That's a lot of ground to cover in 60 minutes, so this will be like a cooking show. We'll walk through the steps, but the final product is mostly already baked, just waiting in the oven.
To demonstrate, here's Julia Child dancing with a turkey:
If you're on a classroom-provided computer, or have already installed the requirements, skip down to Database setup.
Otherwise, start by creating a virtual environment and clone the repo.
$ virtualenv django-for-data-analysis-nicar-2015
$ cd django-for-data-analysis-nicar-2015
$ . bin/activate
$ git clone [email protected]:datadesk/django-for-data-analysis-nicar-2015.git repo
$ cd repo
Then, install the requirements by typing or pasting the two commands below. This uses a Python data stack of NumPy, SciPy and Pandas, so it takes a loooong time to install. I highly recommend you do this before the class, if possible.

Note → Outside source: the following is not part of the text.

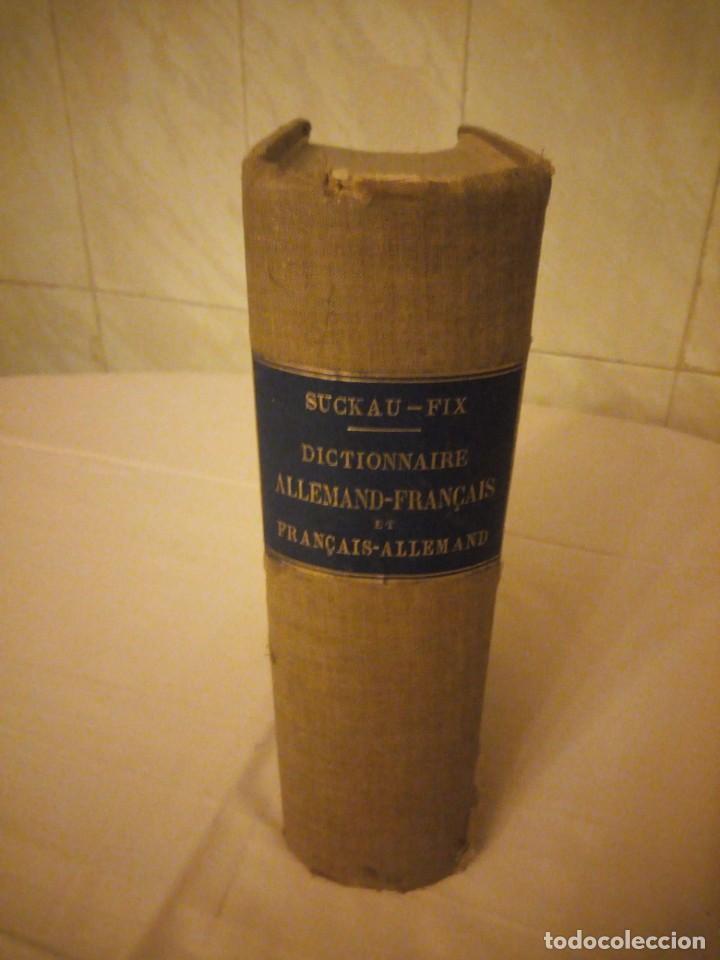DICTIONNAIRE ALLEMAND-FRANCAIS ET FRANCAIS-ALLEMAND,SUCKAU-FIX. 1893 (Libros Antiguos, Raros y Curiosos - Diccionarios)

# If you're using Ubuntu, and have not installed SciPy before
# you may need to install these system libraries
$ sudo apt-get install gfortran libopenblas-dev liblapack-dev
# we have to install numpy first due to some bugs with the numpy install
$ pip install numpy==1.8.1
$ pip install -r requirements.txt
If you're on a classroom-provided computer, a couple of commands to start. Open your terminal and type or paste:
$ workon adv_django
$ cd /training/AdvDjango
Everybody now:
$ createdb django_data_analysis
$ python manage.py syncdb
This will give you a couple of prompts:
You just installed Django's auth system, which means you don't have any superusers defined.
Would you like to create one now? (yes/no):
Enter "yes", and pick a username and password you will remember. You can skip the email field.
Next, more setup to migrate the database.
$ python manage.py schemamigration building_and_safety --init
$ python manage.py migrate
First, let's look at our models, and how they correspond to our source data CSVs. There are a couple of fields we're concerned with or need more explanation. In your text editor or browser, open up models.py and building_and_safety/data/Building_and_Safety_Customer_Service_Request__out.csv
|CSR Number|LADBS Inspection District|Address House Number|Address House Fraction Number|Address Street Direction|Address Street Name|Address Street Suffix|Address Street Suffix Direction|Address Street Zip|Date Received|Date Closed|Due Date|Case Flag|CSR Priority|GIS Parcel Identification Number (PIN)|CSR Problem Type|Area Planning Commission (APC)|Case Number Related to CSR|Response Days|Latitude/Longitude| |:---|---:|---:|---:|---:|---:|---:|---:|---:|---:|---:|---:|---:|---:|---:|---:|---:|---:|---:|---:|---:| |263018|4500|19841| |W|VENTURA|BLVD| |91367|3/1/2011||3/21/2011|N|3|174B113 358|"ISSUES REGARDING ADULT ENTERTAINMENT LOCATIONS (CLUBS, CABARETS, BOOK AND VIDEO STORES)"|South Valley|||(34.1725, -118.5653)| |265325|2142|972| |N|NORMANDIE|AVE| |90029|4/7/2011||5/5/2011|N|3|144B197 1166|FENCES WALLS AND HEDGES THAT ARE TOO HIGH|Central|||(34.08833, -118.30032)| |265779|2142|1402| |N|ALEXANDRIA|AVE| |90027|4/14/2011||5/12/2011|N|3|147B197 909|FENCES WALLS AND HEDGES THAT ARE TOO HIGH|Central|||(34.0967, -118.29815)|
- csr - This stands for customer service request ID, and can serve as our primary key.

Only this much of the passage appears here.